La version avancée, qui consiste à ne fournir les sources que sous la forme d’un dossier compressé sans le moindre historique, semble avoir à peu près disparue, du moins dans mon domaine.
Le tapis et le labyrinthe mouvant
Deux variantes d’une même technique :
- Les sources peuvent être planquées à un endroit inaccessible, voire carrément absentes du site éditorial – rien, pas même un lien, pas même une mention claire de la licence : si tu ne sais pas déjà que le logiciel est libre… tu le découvres en lisant la licence après avoir donné toutes tes informations pour la fameuse « version de démonstration 30 jours ».
- Le site change tout le temps, et la manière d’accéder aux sources n’est jamais la même d’un mois sur l’autre.
À noter que quelques entreprises ne fournissent les sources qu’aux clients de l’entreprise, ce qui est généralement autorisé.
Une variante intéressante du point 2, c’est quand le logiciel change régulièrement de grands pans de son architecture.
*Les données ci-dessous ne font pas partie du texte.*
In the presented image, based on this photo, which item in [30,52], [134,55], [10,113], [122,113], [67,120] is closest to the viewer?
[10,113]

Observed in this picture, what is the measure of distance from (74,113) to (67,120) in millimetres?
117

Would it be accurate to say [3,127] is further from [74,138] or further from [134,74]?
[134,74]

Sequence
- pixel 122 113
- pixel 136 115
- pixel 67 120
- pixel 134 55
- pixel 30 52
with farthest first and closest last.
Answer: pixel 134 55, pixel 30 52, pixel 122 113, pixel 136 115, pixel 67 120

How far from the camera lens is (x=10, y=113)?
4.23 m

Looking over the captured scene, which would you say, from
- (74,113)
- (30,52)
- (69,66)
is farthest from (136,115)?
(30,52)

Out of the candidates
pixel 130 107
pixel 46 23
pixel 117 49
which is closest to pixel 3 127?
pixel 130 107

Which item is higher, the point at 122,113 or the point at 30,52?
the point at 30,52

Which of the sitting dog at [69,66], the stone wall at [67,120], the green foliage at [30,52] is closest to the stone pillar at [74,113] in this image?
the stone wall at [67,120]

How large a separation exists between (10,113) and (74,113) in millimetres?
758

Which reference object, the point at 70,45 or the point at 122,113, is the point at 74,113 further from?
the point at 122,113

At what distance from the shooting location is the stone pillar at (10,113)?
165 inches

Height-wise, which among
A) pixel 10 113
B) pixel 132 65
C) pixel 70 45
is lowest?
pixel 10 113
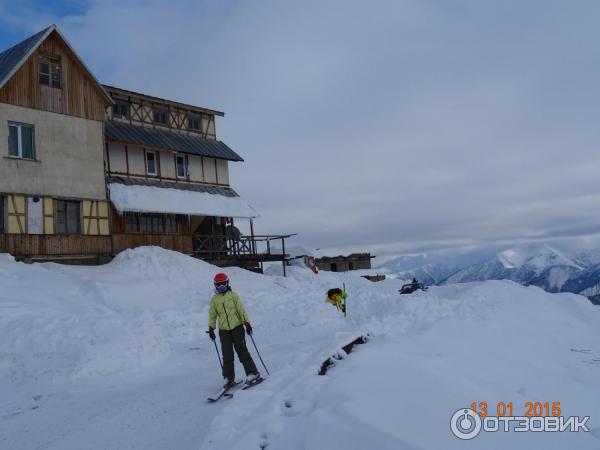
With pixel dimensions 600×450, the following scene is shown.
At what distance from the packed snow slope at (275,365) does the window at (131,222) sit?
4345mm

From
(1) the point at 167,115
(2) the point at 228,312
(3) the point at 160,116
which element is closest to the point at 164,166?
(3) the point at 160,116

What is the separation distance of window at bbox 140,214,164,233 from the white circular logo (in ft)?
74.0

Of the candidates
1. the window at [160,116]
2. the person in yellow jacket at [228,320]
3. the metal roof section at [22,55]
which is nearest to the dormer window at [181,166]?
the window at [160,116]

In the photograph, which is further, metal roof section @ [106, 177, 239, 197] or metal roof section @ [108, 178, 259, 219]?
metal roof section @ [106, 177, 239, 197]

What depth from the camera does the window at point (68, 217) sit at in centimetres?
2138

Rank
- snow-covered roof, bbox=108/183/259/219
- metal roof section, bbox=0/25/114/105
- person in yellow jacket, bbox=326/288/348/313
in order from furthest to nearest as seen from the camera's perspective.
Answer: snow-covered roof, bbox=108/183/259/219, metal roof section, bbox=0/25/114/105, person in yellow jacket, bbox=326/288/348/313

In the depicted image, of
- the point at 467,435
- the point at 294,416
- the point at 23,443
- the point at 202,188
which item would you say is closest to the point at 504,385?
the point at 467,435

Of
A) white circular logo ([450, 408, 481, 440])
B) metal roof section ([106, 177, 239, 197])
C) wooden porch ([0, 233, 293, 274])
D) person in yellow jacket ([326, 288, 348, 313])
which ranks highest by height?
metal roof section ([106, 177, 239, 197])

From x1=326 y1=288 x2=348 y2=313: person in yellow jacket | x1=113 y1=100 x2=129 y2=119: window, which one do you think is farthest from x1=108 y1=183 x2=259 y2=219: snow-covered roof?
x1=326 y1=288 x2=348 y2=313: person in yellow jacket

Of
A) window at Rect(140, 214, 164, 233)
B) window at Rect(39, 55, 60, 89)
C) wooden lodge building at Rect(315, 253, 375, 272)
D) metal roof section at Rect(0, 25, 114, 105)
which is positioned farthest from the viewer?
wooden lodge building at Rect(315, 253, 375, 272)

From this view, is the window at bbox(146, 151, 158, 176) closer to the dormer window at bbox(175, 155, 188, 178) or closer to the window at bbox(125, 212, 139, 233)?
the dormer window at bbox(175, 155, 188, 178)

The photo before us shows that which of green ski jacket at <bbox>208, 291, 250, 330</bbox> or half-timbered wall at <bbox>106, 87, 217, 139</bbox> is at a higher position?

Le code qui fait des suppositions sur l’environnement de développement
Généralement à base de chemins en dur dans le code ou de réglages spécifiques à un IDE. C’est rare, mais on en croise…
La ressource libre-mais-déposée
Ici ça s’applique plus aux ressources qu’au code, principalement aux logos : votre ressource est libre, mais est une marque déposée. Il y a plein de cas où on ne peut pas l’utiliser. Par exemple, le logo GNU n’illustre pas cet article, parce que, je cite (le gras est d’origine) :
Et donc ce logo est disponible sous 3 licences libres différentes, mais a des restrictions très fortes sur l’usage qui peut en être fait. C’est en fait valable avec à peu près tous les logos et toutes les marques – et les règles d’utilisations de logos et marques d’entreprises peuvent être bien plus restrictives.
La conclusion de tout ceci ?
Qu’un logiciel soit libre n’impose pas que son développeur doive vous faciliter l’application des libertés.
C’est quelque chose qu’on croit trop souvent, de même qu’on mélange souvent « libre » et « gratuit ».